◆ **WORK REQUEST**
Please return all lines in the listing holding the word "States".

◆ **RECORD SET**
┄┄┄┄┄┄┄┄┄┄┄┄┄┄┄┄┄┄┄┄
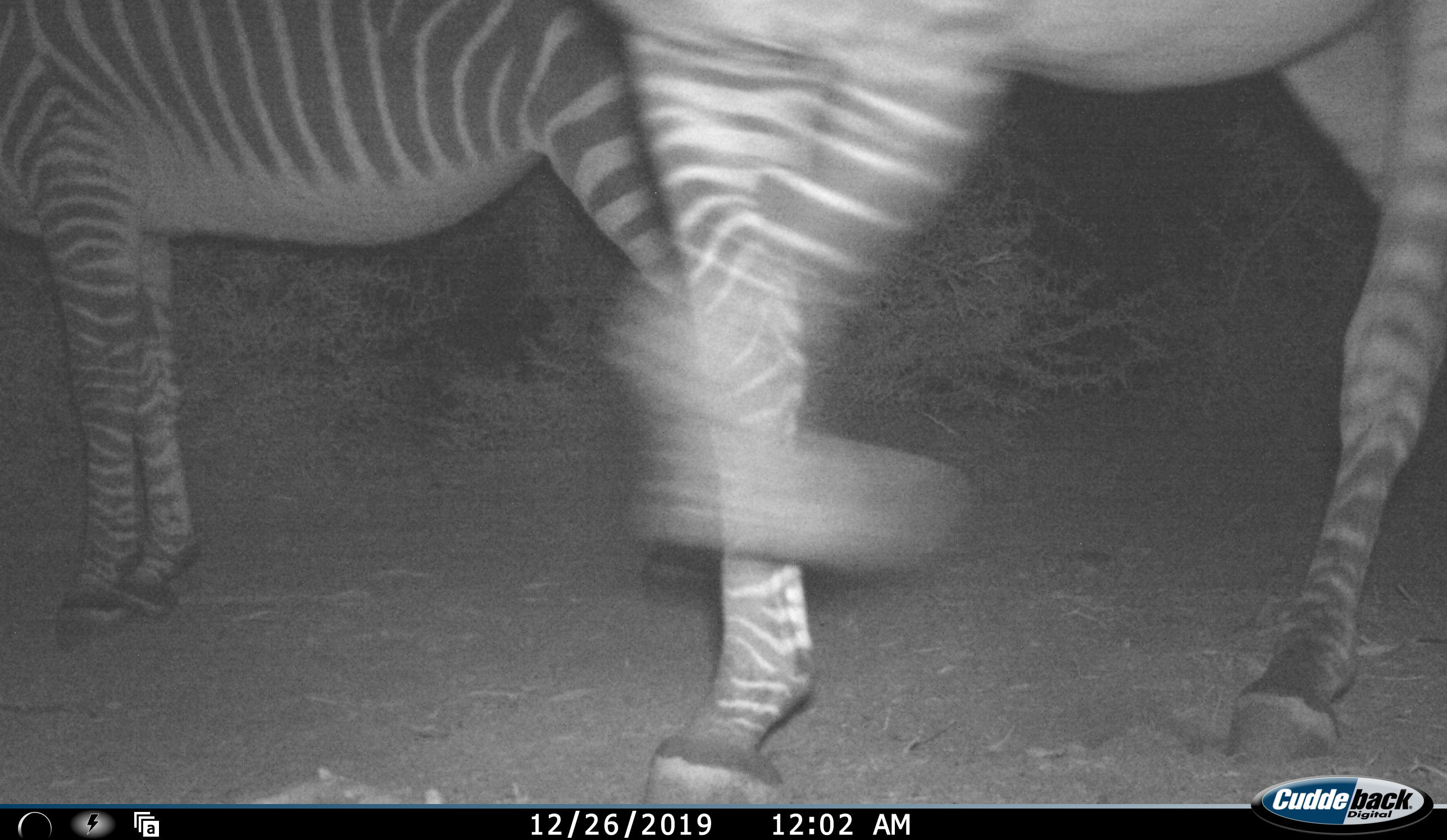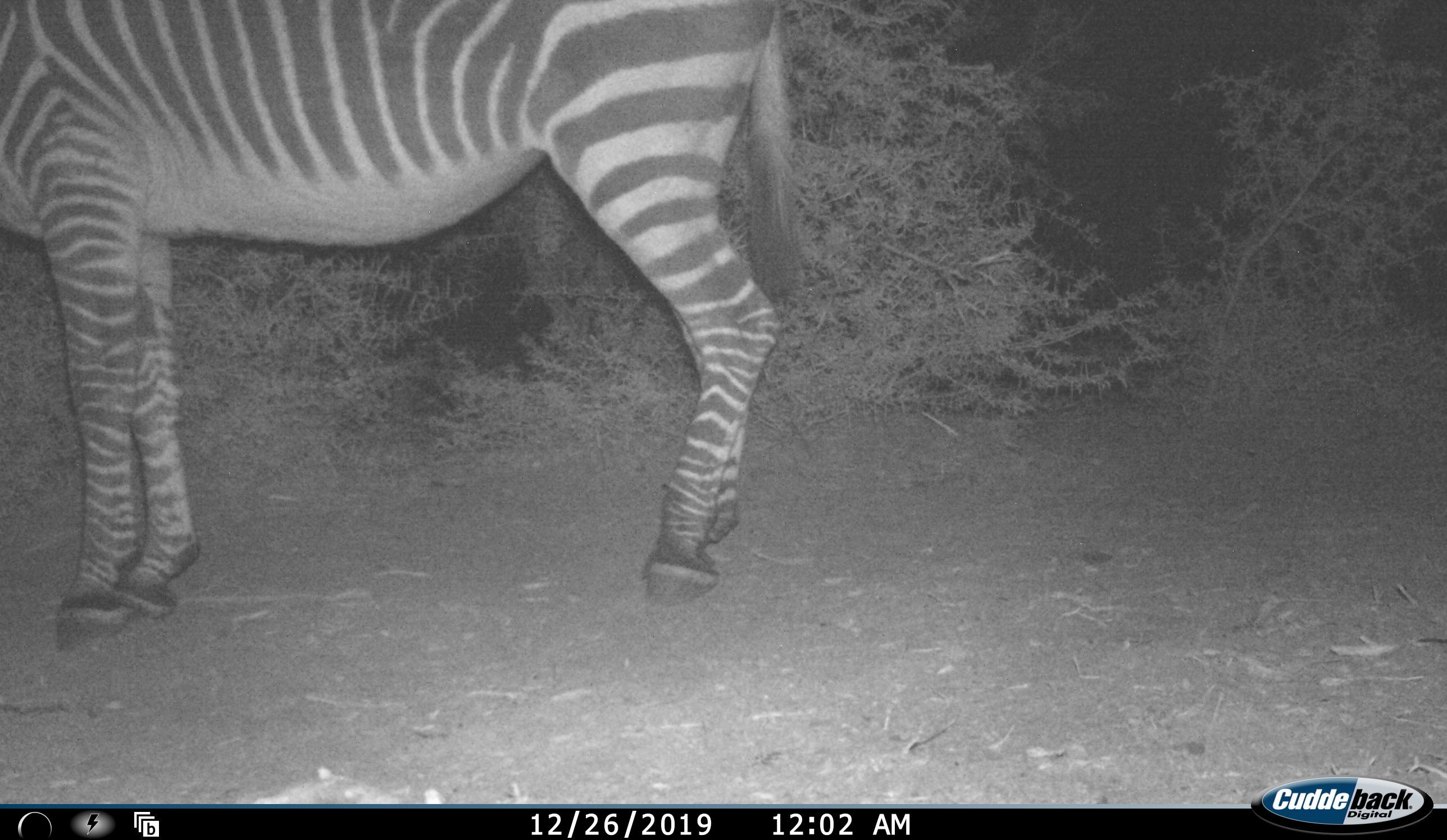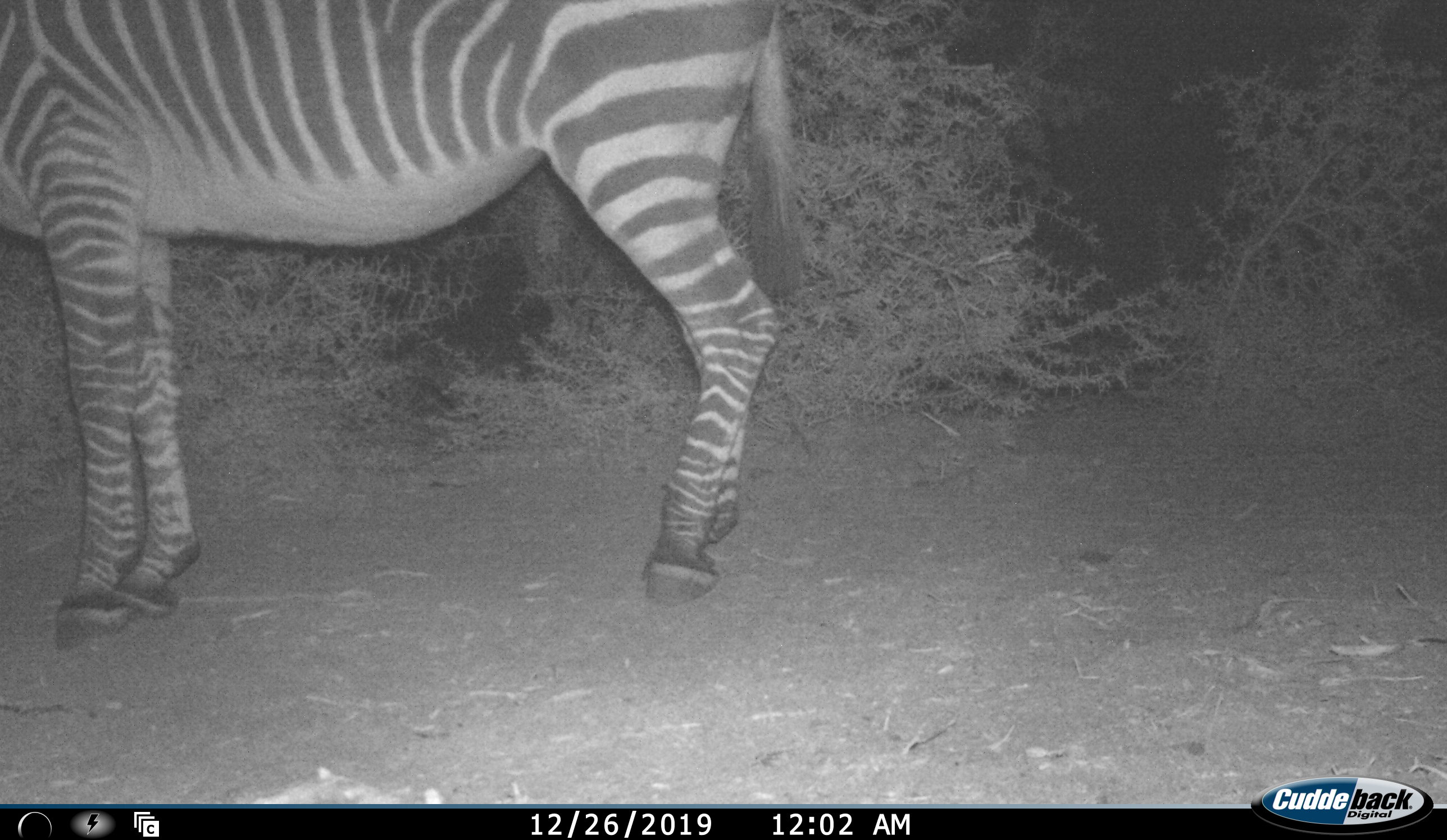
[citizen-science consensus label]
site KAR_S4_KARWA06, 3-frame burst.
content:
┄┄┄┄┄┄┄┄┄┄┄┄┄┄┄┄┄┄┄┄
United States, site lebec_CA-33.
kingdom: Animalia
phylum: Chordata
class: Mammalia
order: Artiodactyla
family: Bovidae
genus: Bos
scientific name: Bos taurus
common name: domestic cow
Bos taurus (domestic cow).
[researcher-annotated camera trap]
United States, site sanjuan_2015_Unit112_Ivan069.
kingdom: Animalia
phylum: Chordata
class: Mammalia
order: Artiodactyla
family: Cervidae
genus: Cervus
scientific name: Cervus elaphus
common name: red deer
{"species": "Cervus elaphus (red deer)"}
┄┄┄┄┄┄┄┄┄┄┄┄┄┄┄┄┄┄┄┄
◆ **EXERCISE RESULT**
United States, site lebec_CA-33.
United States, site sanjuan_2015_Unit112_Ivan069.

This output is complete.